• EXTRACTED MATERIAL:
--- START ---

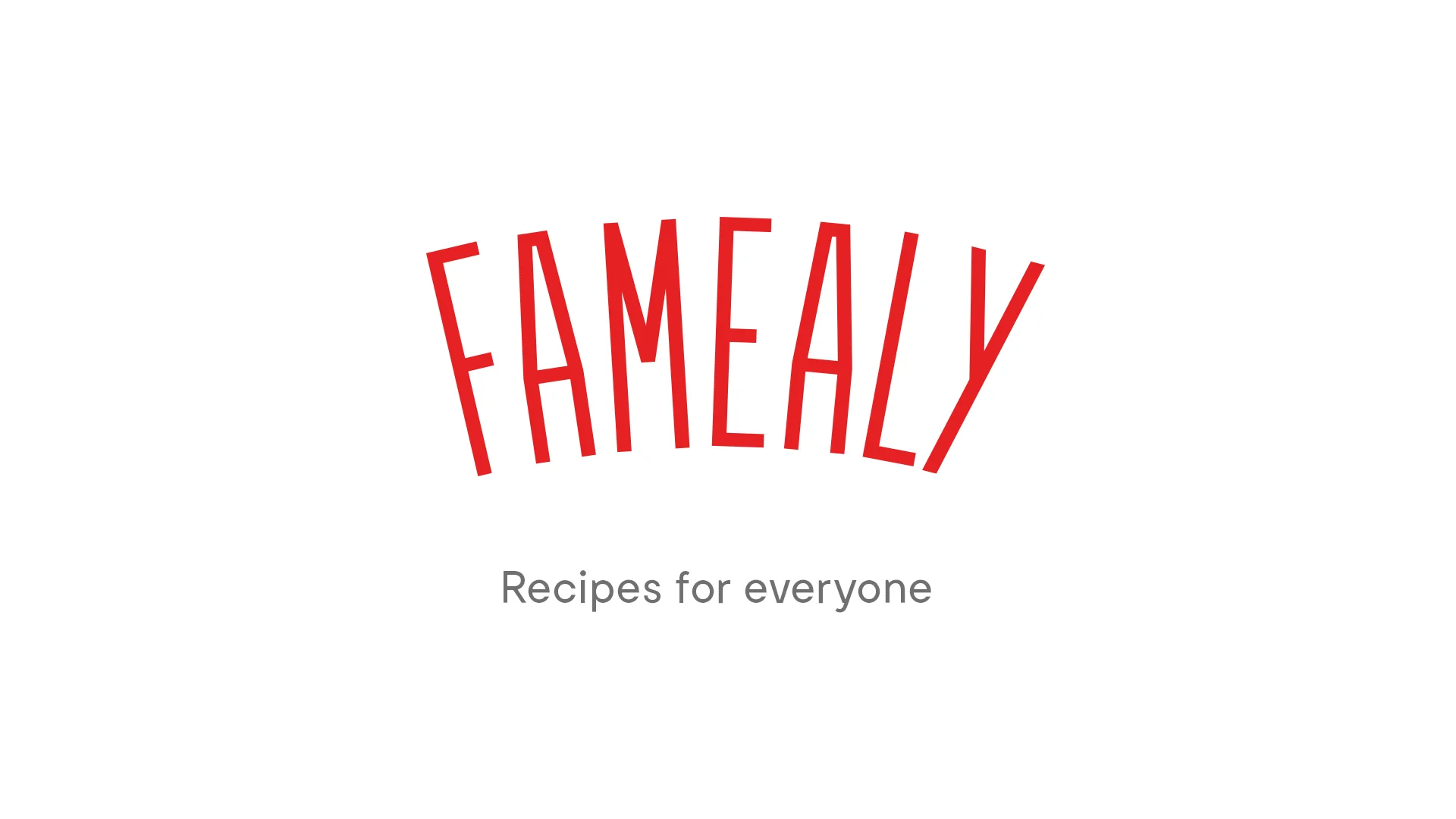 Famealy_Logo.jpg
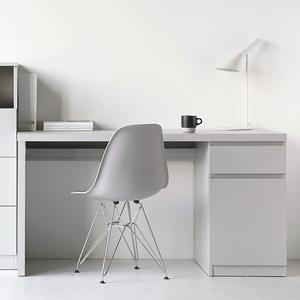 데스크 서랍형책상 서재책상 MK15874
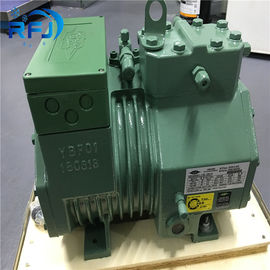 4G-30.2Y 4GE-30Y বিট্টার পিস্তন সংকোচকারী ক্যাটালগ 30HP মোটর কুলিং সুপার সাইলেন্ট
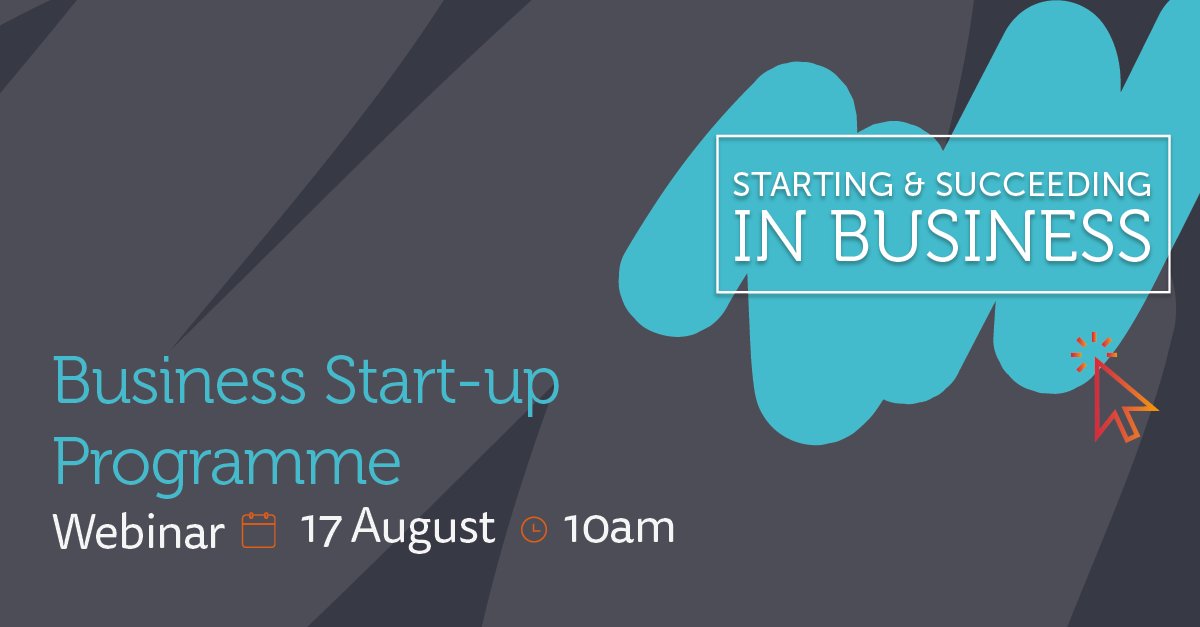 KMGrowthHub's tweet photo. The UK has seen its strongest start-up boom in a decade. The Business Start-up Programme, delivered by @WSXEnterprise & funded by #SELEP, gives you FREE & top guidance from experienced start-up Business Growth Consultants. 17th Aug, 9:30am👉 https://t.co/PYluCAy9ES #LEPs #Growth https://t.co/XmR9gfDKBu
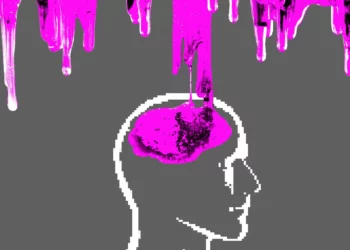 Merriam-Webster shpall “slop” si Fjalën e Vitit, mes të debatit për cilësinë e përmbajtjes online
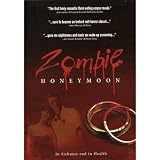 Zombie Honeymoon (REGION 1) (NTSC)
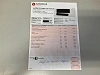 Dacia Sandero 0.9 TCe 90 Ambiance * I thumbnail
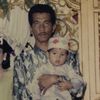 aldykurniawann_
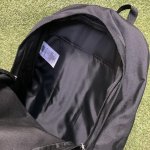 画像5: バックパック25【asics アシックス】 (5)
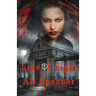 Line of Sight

--- END ---
--- START ---

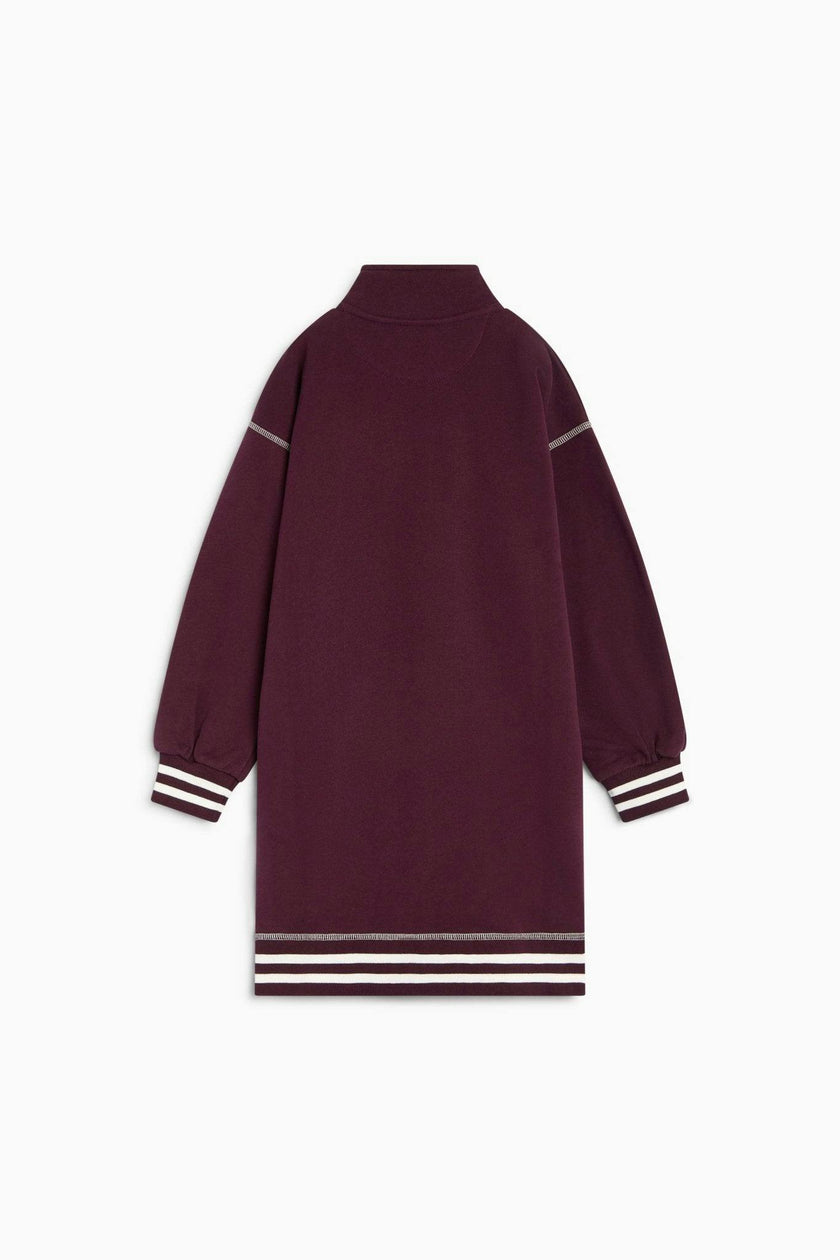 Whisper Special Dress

--- END ---

Write out, as a numbered list with blank lines omitted, the lines in the part that opens with the line containing "Famealy_Logo.jpg" and closes with the line containing "Line of Sight", both included. Leave the pictures out of your answer.

1.  Famealy_Logo.jpg
2.  데스크 서랍형책상 서재책상 MK15874
3.  4G-30.2Y 4GE-30Y বিট্টার পিস্তন সংকোচকারী ক্যাটালগ 30HP মোটর কুলিং সুপার সাইলেন্ট
4.  KMGrowthHub's tweet photo. The UK has seen its strongest start-up boom in a decade. The Business Start-up Programme, delivered by @WSXEnterprise & funded by #SELEP, gives you FREE & top guidance from experienced start-up Business Growth Consultants. 17th Aug, 9:30am👉 https://t.co/PYluCAy9ES #LEPs #Growth https://t.co/XmR9gfDKBu
5.  Merriam-Webster shpall “slop” si Fjalën e Vitit, mes të debatit për cilësinë e përmbajtjes online
6.  Zombie Honeymoon (REGION 1) (NTSC)
7.  Dacia Sandero 0.9 TCe 90 Ambiance * I thumbnail
8.  aldykurniawann_
9.  画像5: バックパック25【asics アシックス】 (5)
10.  Line of Sight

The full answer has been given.